I fed AI all my Lemmy posts and asked it for a portrait of the artist. Not bad, down to my 6 fingers.
No, I’d definitely agree that AI sentiment overall is pretty negative. I am not such a hardliner, but they are definitely out there. I don’t see it as astroturfing at all, to even suggest this is ironic because LLMs are the ultimate astroturfing tool. The institutions capable of astroturfing do support AI and are using it. What institution or organization are you accusing of anti-AI astroturfing, exactly? This question requires an answer for that claim to be taken seriously.
IMO the problem is not LLMs itself, which are very compelling and interesting for strictly language processing and enable software usecases that were almost impossible to implement programmatically before; the problem is how LLMs are being used incorrectly for usecases that they are not suited for, due to the massive investment and hype. “We spent all this money on this so now we have to use it for everything”. It’s wrong.

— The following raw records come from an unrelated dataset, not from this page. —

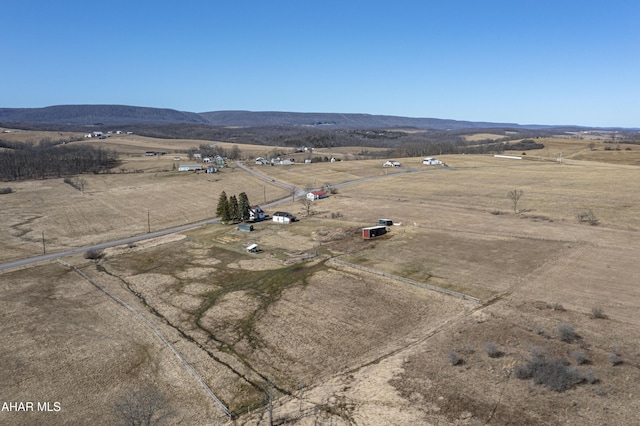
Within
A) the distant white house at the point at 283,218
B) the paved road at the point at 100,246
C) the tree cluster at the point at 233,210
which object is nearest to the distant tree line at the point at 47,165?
the paved road at the point at 100,246

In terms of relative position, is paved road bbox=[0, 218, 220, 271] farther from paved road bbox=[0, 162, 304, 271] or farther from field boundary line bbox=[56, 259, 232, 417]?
field boundary line bbox=[56, 259, 232, 417]

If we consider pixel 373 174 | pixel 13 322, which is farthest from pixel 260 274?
pixel 373 174

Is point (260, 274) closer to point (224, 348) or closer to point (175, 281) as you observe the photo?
point (175, 281)

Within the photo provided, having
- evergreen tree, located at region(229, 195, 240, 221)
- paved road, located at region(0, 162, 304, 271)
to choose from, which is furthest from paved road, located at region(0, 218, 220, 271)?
evergreen tree, located at region(229, 195, 240, 221)

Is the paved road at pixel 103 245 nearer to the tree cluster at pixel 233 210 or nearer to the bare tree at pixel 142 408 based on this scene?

LLMs are not knowledge stores, they are provably bad at summarization and as a search interface, and they should especially not be used for decision making in any context. And people are reacting to the way LLMs are being forced into all of these roles.
People also take strong issue with their perceived violation of intellectual property and training on copyrighted information, viewing AI generated arts as derivative and theft.
Plus, there are very negative consequences to generative AI that aren’t yet fully addressed. Environmental impact. Deepfakes. They’re a propaganda machine; they can be censored and reflect biases of the institutions that control them. Parasocial relationships, misguided self-validating “therapy”. They degrade human creativity and become a crutch. Impacts on education and cheating. Replacement of jobs and easier exploitation of workers. Surveillance.
All of these things are valid and I hear them all from people around me, not just on the internet.
That was the initial impression of it. Now that we’ve had more experience with it and learned that it can’t be relied on, perception has changed. It is oversold and the costs are not worth what we are getting out of it.